Enunciado do exercício
Por favor, renomeie "thin twig" para "broken twig" e reescreva o material desde a linha que contém "Which is at" até o fim, inclusive, sem alterar mais nada.

Dados de relações espaciais
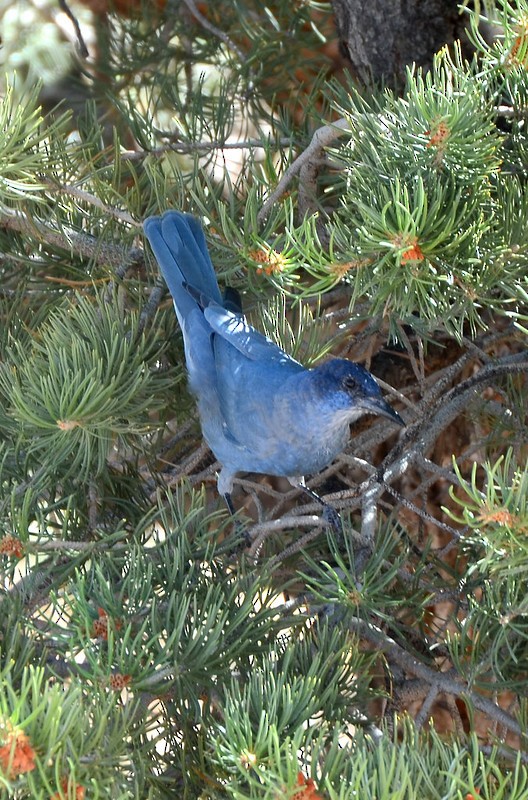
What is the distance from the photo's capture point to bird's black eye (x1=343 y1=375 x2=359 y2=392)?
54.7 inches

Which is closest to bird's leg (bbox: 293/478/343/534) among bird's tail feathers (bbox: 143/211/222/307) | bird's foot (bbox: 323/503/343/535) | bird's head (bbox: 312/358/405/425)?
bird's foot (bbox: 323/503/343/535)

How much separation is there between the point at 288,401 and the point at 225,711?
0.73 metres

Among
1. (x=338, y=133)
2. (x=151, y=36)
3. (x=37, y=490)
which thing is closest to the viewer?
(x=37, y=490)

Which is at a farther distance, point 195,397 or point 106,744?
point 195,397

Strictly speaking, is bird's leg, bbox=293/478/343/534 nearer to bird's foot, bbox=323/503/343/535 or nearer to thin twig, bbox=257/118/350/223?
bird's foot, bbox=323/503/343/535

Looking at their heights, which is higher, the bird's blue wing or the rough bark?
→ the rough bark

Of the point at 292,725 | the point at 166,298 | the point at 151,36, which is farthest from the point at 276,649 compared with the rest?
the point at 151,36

Resultado do exercício
Which is at a farther distance, point 195,397 or point 106,744?
point 195,397

Strictly speaking, is bird's leg, bbox=293/478/343/534 nearer to bird's foot, bbox=323/503/343/535 or nearer to broken twig, bbox=257/118/350/223?
bird's foot, bbox=323/503/343/535

Looking at their heights, which is higher, the bird's blue wing or the rough bark?
→ the rough bark

Of the point at 292,725 | the point at 166,298 | the point at 151,36, which is farthest from the point at 276,649 compared with the rest?
the point at 151,36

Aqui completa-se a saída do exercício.